In an early quest for funding, we had to suit up and present our Innovation Toolkit concept to a panel of judges. A lot was riding on this. We had done our initial ground work without any funding, but now that we were ready to move from concept to product we needed some cash. We worked hard on that presentation and it felt like the future of the project was riding on it. However, the judges did not select our project. We failed.
At that point, something really cool happened. Aileen, in her infinite wisdom, decided to mark the milestone and celebrate our first significant failure by bringing in our first Failure Cake. On this cake, in bold red icing, were the words “Can’t Stop, Won’t Stop.” It was delicious in so many ways.
This started our tradition of Failure Cakes. Now whenever we try to do something new and different, whenever we take a risk, we look at it as another opportunity to get cake. We celebrate our successes too, of course, but a successful proposal usually means more work and we don’t always have time for cake. Our failure cakes, on the other hand, are a bit more memorable. Maybe it’s because we need them more.
Our small team can’t usually eat an entire Failure Cake, so we share them with everyone in our hallway. And yes, we tell people why we are having cake, which allows us to talk about and reflect on the situation. This usually causes a bit of confusion, because most people are not familiar with the Failure Cake concept. However, sharing our failure is a way to let people know what we have been up to, to lead by example by celebrating failure, and hopefully to inspire and encourage others to be bold and try new things. Why? Because the worst that could happen is cake.

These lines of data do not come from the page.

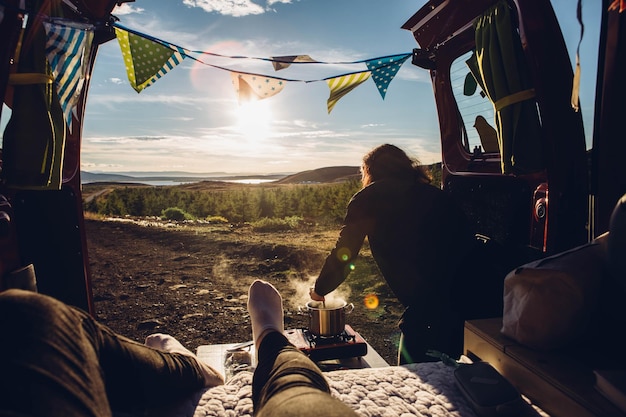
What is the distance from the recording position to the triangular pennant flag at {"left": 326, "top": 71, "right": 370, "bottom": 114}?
4.21 m

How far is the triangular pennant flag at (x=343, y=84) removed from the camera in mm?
4215

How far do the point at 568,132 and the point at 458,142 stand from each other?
1.49 m

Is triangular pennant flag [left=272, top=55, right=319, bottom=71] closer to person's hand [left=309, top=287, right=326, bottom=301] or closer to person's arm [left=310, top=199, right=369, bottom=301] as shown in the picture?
person's arm [left=310, top=199, right=369, bottom=301]

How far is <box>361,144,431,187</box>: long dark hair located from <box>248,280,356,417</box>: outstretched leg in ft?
3.83

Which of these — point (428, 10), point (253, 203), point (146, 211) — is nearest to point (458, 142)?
point (428, 10)

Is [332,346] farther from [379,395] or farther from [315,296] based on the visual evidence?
[379,395]

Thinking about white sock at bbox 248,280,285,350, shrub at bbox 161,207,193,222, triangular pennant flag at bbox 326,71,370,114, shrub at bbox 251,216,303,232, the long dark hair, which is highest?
triangular pennant flag at bbox 326,71,370,114

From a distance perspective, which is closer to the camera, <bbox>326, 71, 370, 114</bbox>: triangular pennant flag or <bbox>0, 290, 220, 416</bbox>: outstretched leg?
<bbox>0, 290, 220, 416</bbox>: outstretched leg

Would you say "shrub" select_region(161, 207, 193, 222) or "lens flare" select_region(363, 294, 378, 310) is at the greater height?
"shrub" select_region(161, 207, 193, 222)

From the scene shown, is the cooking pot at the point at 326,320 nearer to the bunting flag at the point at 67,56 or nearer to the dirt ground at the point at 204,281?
the dirt ground at the point at 204,281

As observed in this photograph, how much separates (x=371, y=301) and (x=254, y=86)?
3163 mm

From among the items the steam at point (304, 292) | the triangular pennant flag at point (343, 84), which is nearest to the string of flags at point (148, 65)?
the triangular pennant flag at point (343, 84)

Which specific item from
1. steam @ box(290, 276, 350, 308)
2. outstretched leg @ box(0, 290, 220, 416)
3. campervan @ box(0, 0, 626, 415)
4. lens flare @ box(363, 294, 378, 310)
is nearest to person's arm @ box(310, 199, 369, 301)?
campervan @ box(0, 0, 626, 415)

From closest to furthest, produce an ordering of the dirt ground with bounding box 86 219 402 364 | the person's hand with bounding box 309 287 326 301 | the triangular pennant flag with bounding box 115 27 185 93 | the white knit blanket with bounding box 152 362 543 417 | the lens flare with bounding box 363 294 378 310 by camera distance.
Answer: the white knit blanket with bounding box 152 362 543 417 → the person's hand with bounding box 309 287 326 301 → the triangular pennant flag with bounding box 115 27 185 93 → the dirt ground with bounding box 86 219 402 364 → the lens flare with bounding box 363 294 378 310
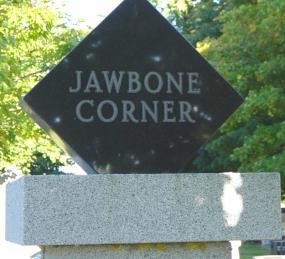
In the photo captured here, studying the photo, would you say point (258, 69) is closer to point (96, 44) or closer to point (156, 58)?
point (156, 58)

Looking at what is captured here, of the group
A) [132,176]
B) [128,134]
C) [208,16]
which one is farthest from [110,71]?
[208,16]

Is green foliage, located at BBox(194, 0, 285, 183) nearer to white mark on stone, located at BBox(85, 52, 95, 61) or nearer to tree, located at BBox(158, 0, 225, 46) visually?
tree, located at BBox(158, 0, 225, 46)

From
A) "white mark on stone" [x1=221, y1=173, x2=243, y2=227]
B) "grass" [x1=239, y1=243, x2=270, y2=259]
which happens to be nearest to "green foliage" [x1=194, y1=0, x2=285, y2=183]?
"grass" [x1=239, y1=243, x2=270, y2=259]

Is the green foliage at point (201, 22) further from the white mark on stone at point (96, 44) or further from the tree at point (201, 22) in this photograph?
the white mark on stone at point (96, 44)

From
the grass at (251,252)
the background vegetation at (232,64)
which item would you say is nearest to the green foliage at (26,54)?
the background vegetation at (232,64)

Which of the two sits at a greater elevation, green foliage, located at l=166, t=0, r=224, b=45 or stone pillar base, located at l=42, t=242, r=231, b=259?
green foliage, located at l=166, t=0, r=224, b=45

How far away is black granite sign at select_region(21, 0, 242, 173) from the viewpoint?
4895 millimetres

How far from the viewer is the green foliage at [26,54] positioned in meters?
11.9

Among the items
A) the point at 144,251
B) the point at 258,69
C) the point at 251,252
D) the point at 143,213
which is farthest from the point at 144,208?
the point at 251,252

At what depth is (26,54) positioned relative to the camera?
1633 centimetres

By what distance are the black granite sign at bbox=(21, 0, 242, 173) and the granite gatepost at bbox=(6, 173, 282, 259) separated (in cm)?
43

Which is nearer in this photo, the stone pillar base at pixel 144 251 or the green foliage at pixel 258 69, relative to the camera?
the stone pillar base at pixel 144 251

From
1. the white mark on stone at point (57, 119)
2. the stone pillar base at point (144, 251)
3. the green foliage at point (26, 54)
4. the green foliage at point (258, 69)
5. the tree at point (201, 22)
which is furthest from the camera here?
the tree at point (201, 22)

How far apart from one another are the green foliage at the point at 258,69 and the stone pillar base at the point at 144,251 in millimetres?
11822
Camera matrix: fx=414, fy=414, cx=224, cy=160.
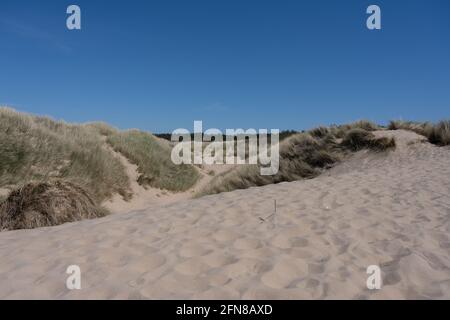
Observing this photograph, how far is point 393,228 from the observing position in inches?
201

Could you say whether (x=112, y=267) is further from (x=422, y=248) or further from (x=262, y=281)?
(x=422, y=248)

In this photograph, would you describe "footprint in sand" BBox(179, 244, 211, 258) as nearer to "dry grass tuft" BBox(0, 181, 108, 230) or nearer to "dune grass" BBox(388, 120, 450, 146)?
"dry grass tuft" BBox(0, 181, 108, 230)

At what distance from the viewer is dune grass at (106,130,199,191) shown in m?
16.0

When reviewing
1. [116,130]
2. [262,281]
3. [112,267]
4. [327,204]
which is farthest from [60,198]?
[116,130]

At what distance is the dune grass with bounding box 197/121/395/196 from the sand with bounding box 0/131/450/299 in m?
5.28

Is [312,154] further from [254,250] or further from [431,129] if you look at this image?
[254,250]

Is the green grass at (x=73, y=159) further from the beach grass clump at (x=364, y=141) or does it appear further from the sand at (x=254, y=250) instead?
the beach grass clump at (x=364, y=141)

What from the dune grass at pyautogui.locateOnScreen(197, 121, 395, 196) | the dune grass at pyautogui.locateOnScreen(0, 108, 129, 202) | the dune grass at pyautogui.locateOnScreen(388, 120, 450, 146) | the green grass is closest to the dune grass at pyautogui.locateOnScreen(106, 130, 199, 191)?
the green grass

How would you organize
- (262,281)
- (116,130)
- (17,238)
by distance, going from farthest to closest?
1. (116,130)
2. (17,238)
3. (262,281)

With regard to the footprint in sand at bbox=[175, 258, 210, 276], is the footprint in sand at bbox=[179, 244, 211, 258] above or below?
above

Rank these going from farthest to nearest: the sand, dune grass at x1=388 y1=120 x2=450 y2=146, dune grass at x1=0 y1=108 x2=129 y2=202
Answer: dune grass at x1=388 y1=120 x2=450 y2=146 < dune grass at x1=0 y1=108 x2=129 y2=202 < the sand
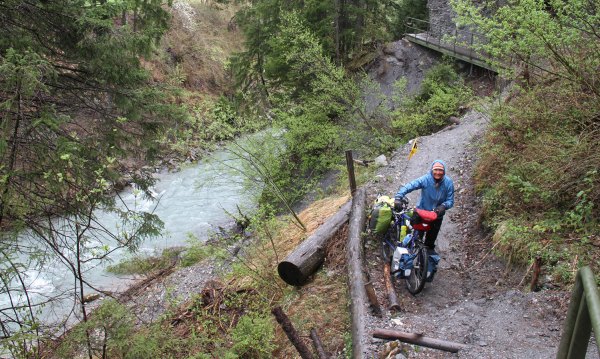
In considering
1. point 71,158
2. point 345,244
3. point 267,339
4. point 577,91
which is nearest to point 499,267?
point 345,244

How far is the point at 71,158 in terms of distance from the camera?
500cm

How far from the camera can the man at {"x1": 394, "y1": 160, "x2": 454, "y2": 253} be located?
276 inches

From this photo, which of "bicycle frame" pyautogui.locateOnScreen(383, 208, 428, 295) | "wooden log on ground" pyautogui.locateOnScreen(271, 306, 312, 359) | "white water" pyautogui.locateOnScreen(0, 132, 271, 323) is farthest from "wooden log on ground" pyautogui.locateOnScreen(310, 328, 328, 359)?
"white water" pyautogui.locateOnScreen(0, 132, 271, 323)

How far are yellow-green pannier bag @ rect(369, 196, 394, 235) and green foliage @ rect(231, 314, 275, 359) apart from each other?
2.46m

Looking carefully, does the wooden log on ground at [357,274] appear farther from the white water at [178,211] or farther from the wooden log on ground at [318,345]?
the white water at [178,211]

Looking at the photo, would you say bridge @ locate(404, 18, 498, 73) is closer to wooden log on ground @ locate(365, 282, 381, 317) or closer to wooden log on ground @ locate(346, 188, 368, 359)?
wooden log on ground @ locate(346, 188, 368, 359)

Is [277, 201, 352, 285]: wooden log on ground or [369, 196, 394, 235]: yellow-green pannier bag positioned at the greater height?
[369, 196, 394, 235]: yellow-green pannier bag

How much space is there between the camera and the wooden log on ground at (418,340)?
5258 millimetres

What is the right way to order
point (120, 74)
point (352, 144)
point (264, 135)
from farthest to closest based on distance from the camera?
point (352, 144)
point (264, 135)
point (120, 74)

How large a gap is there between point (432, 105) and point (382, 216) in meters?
10.7

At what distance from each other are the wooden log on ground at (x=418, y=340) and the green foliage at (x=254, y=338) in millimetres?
2051

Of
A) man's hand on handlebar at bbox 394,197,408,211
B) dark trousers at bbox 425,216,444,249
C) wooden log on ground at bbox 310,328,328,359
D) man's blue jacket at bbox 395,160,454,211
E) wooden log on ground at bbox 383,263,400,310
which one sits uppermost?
man's blue jacket at bbox 395,160,454,211

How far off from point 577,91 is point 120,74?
26.9ft

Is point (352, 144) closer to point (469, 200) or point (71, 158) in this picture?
point (469, 200)
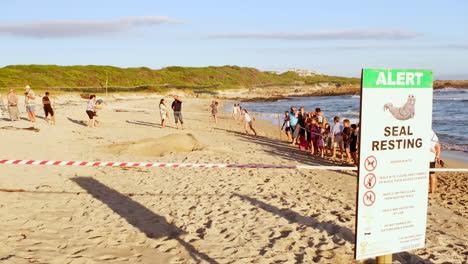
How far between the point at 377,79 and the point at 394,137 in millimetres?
576

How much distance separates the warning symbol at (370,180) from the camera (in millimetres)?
3444

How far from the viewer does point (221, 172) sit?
9.88m

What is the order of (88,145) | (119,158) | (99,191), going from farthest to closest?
(88,145), (119,158), (99,191)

We’d love to hear how you encourage boldness or celebrate failure. And we’d really love to see photos of your failure cakes!
Post by Jessica Yu
The book was titled Perfect Vegetables, so imagine my surprise when I opened it to a random page and came across this line:
“None of the methods proved satisfactory. The wrapped leeks were too tough and dry, while the naked ones were too tough to chew.”
I was struck by this blunt description of their failure, and even more struck when I realized this pattern was consistent throughout the whole book, from artichokes to zucchini. Page after page provided detailed descriptions of disappointing results, cooking techniques that didn’t work, and veggies that were bland, limp, or otherwise inedible… the opposite of perfect. I realized that this book was not just “350 exhaustively tested recipes” (as the cover says), it’s also the failure-filled story behind each one.
I love everything about this. If ITK made a cookbook, I bet it would look a lot like Perfect Vegetables.
Whether the subject is a Master Recipe for Grilled Fennel (page 122) or helping a team build clarity and consensus around their problem statement, the path to perfection is paved with lots of imperfect attempts, lots of little experiments that generate insights… if we’re paying close enough attention.
It’s easy to overlook that fact if all we see is the final, finished, perfect product. By sharing their process and describing all the dead-ends they explored, the authors help readers really understand the deeper practice of cooking well. None of these “perfect” recipes came out of thin air. In some cases, the air was full of the smoky residue of burned peppers (pg 184).
So don’t worry if some of your ITK experiments don’t quite turn out the way you’d hoped. That’s all part of the process, and we’ve all been there. When that happens, just do what Team Toolkit does – toss those veggies in the trash and start baking a Failure Cake.